Set task:
Retype the entries below word for word, starting at the line containing "As we see in" and continuing down through the line containing "Answer: (112,89), (110,67), (110,4), (100,4)". Include both of those lines.

START Provided data

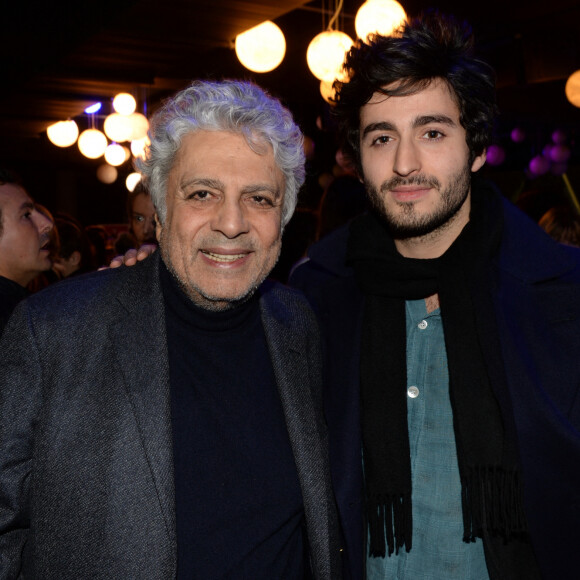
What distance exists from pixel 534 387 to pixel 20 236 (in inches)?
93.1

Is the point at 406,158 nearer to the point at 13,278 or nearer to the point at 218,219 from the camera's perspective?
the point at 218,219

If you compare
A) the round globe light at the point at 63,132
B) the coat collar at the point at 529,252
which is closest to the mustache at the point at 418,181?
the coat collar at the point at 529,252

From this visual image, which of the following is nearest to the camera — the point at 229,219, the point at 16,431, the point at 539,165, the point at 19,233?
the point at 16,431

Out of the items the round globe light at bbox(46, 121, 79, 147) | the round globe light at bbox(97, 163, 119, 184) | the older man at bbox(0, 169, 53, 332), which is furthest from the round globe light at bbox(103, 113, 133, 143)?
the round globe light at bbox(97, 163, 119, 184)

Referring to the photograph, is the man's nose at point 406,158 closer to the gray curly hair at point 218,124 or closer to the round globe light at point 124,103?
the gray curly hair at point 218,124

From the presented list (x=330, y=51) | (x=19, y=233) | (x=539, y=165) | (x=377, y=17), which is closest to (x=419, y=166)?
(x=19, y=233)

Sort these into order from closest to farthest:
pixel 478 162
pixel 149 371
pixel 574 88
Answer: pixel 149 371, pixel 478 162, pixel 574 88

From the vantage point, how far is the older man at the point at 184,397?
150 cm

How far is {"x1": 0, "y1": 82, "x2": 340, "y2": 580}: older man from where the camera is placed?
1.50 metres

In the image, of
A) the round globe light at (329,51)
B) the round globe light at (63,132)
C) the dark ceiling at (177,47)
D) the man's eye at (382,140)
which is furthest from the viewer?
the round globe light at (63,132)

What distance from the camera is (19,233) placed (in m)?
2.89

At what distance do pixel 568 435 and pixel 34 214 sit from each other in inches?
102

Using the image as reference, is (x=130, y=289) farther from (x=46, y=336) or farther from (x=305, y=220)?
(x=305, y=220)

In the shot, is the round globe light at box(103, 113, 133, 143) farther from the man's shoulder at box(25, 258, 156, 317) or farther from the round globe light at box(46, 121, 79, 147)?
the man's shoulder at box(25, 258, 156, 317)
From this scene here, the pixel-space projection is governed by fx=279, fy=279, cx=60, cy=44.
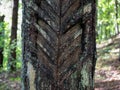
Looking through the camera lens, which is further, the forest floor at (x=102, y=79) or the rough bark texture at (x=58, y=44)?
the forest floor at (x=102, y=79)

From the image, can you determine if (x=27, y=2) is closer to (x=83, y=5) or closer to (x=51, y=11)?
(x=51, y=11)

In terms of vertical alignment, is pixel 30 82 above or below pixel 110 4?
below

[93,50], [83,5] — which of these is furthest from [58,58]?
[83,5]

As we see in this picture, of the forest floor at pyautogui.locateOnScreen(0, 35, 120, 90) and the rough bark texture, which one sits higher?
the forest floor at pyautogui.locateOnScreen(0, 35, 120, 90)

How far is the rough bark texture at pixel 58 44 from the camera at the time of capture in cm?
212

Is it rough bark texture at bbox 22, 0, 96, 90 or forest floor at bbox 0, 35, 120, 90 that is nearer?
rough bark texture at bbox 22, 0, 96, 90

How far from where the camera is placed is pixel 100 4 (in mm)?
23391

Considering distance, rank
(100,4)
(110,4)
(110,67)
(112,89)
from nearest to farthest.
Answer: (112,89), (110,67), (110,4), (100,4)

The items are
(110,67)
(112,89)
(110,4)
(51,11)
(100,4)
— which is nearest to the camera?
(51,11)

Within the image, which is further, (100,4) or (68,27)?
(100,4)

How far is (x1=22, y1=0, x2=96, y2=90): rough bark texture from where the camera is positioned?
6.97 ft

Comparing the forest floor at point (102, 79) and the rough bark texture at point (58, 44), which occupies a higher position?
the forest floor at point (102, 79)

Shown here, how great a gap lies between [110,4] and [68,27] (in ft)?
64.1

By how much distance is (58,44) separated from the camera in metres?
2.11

END Provided data
START Provided data

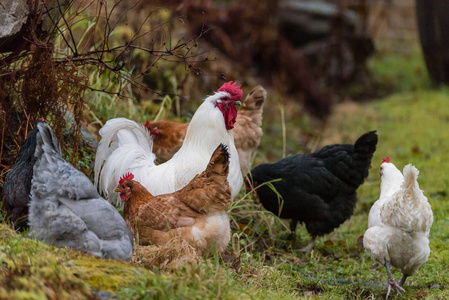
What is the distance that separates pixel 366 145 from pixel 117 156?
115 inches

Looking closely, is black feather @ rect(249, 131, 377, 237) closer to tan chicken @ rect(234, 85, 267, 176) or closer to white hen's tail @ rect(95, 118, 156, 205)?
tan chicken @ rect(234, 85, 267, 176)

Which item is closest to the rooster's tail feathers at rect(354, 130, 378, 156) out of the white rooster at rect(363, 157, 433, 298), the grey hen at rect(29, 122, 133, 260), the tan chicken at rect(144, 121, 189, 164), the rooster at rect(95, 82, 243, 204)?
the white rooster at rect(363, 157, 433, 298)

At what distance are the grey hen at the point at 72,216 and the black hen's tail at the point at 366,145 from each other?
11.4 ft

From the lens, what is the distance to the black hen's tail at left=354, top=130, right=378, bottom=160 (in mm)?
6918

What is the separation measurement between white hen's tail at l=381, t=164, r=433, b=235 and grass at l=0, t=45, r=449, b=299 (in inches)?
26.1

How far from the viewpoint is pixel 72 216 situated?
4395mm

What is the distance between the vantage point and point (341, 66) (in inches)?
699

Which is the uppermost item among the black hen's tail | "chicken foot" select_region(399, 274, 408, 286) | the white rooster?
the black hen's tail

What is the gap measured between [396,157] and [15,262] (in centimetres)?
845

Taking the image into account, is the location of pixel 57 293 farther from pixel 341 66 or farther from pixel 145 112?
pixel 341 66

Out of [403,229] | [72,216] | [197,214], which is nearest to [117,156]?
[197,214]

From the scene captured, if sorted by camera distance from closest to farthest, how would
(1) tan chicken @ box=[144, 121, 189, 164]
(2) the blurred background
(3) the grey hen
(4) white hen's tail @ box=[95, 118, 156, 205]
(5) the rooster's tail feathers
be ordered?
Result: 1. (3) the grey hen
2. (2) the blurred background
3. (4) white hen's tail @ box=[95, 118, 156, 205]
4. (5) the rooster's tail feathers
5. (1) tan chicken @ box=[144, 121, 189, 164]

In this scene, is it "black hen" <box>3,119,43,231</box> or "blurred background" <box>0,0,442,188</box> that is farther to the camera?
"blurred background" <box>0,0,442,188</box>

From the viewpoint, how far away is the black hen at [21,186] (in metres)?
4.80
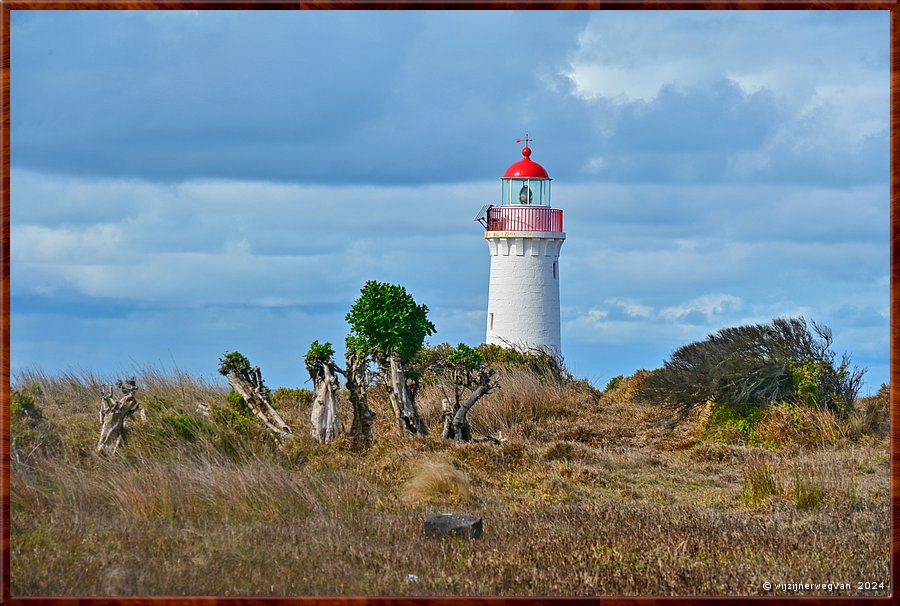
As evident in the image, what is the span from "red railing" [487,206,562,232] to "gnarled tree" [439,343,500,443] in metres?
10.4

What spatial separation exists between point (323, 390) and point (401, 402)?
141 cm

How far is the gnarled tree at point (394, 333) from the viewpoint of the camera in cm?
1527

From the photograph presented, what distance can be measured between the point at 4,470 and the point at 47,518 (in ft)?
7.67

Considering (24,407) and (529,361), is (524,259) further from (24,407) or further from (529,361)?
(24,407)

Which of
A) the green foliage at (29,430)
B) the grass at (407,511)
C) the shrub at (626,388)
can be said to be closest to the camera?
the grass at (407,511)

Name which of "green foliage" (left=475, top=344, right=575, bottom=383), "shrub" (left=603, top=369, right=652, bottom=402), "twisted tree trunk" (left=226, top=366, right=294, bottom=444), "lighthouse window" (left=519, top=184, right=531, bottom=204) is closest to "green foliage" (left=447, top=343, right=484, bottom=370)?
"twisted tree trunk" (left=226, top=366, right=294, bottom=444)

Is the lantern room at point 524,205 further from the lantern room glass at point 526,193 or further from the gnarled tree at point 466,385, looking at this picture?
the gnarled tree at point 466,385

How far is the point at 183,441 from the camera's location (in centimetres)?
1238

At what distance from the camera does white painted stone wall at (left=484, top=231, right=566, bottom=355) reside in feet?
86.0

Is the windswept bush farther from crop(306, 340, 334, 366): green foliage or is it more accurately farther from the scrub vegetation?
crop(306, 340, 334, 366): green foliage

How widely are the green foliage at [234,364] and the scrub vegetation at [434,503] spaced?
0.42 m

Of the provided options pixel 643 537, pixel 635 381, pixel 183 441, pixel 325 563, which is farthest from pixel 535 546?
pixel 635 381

END Provided data
START Provided data

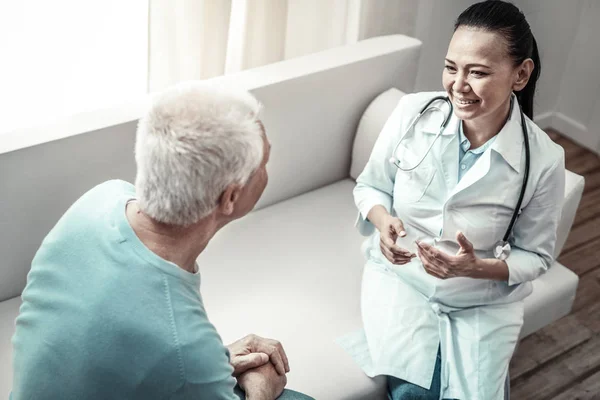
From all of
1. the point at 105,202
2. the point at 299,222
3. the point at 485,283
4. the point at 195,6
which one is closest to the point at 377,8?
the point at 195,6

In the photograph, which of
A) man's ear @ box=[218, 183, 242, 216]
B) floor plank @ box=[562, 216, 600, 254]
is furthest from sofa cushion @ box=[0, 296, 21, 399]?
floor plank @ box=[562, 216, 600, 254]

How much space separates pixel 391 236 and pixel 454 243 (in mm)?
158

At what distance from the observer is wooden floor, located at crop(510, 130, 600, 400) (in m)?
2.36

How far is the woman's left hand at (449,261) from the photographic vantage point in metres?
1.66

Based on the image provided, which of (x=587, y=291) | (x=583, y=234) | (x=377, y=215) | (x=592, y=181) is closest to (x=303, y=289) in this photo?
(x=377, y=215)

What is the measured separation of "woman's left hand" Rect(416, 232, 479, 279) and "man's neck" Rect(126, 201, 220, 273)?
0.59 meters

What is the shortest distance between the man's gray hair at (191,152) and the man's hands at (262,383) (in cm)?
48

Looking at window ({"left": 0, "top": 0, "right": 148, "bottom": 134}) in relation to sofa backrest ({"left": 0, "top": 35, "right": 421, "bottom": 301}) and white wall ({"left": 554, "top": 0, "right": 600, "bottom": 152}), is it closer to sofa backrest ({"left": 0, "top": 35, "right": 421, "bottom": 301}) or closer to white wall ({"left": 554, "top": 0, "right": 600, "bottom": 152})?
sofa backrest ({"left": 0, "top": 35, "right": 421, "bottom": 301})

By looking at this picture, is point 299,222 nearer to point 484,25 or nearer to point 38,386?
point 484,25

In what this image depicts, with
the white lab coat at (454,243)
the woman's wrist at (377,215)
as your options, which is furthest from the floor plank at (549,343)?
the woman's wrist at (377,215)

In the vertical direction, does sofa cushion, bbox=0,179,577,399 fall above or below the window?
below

END Provided data

The completed task:
As we see in this picture, of the forest floor at pyautogui.locateOnScreen(0, 35, 120, 90) and the rough bark texture, which one sits higher?
the forest floor at pyautogui.locateOnScreen(0, 35, 120, 90)

How far is the rough bark texture at pixel 58 44 from the camera at the time of capture in cm?
212

Is it rough bark texture at bbox 22, 0, 96, 90 or forest floor at bbox 0, 35, 120, 90 that is nearer?
rough bark texture at bbox 22, 0, 96, 90

How far from where the camera is placed is pixel 100 4 (in mm)?
23391

Considering distance, rank
(100,4)
(110,4)
(110,67)
(112,89)
from nearest to farthest.
Answer: (112,89), (110,67), (110,4), (100,4)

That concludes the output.